The resentment comes from my suspicion that discontent is embedded in our culture, and that it’s been that way for decades. The average person, in the course of an average day, is exposed to thousands of adverts. Radio. TV. Online. Newspapers. Buses. Trains. Walls. You are seconds away from the next one. You probably don’t notice the vast majority of them, yet it must have a cumulative effect: there are better things you could have. There’s a better way you could be. A low-level dissatisfaction, nagging you thousands of times a day. Every day of your life.

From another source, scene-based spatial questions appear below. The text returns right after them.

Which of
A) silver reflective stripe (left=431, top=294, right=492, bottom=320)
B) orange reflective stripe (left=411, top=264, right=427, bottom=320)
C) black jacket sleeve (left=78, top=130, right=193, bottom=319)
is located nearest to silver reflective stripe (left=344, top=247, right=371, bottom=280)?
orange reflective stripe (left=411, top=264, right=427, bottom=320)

And along with that discontent is a new thing: a growing sense of uncertainty. Maybe it’s been there all the time, but it only became apparent to me during the pandemic. The unpredictability of the virus has made calculations about when we get back to normal close to impossible. Right now, it feels like we’re just hoping for the best.

Shifting trends

But that uncertainty extends to far more than Covid. There’s climate change and shifting political and economic trends altering the way our world is structured. It’s becoming increasingly difficult to tell what’s true or performative. Everyone accuses everyone else of being dishonest or deluded. The middle ground of reasonableness is hacked away.

A couple of weeks ago an American TV commentator named Candace Owens suggested that the US should invade Australia, on the basis that Covid restrictions there had turned Australians into "an oppressed people suffering under a totalitarian regime". It followed protests outside the Australian consulate in New York aimed at "saving" Australia.

Her comments were notable enough to be widely reported, yet without any gasps of amazement. Bonkers stuff like this has become increasingly mainstream. The factual and the fantastical must be afforded equal weight. Any set of facts can have opposite meanings. The uncertainty isn’t just about the future, but the very nature of reality.

Sometimes I can get tired with my routine. But other times I value it beyond reason. Because it’s a rare day when I don’t think that the world outside has gone completely mad. Routine is a bulwark against that. Routine can’t be misinterpreted or assigned sinister motives. It is a concrete truth, borne of practicality and love. It might be boring, but bore me up.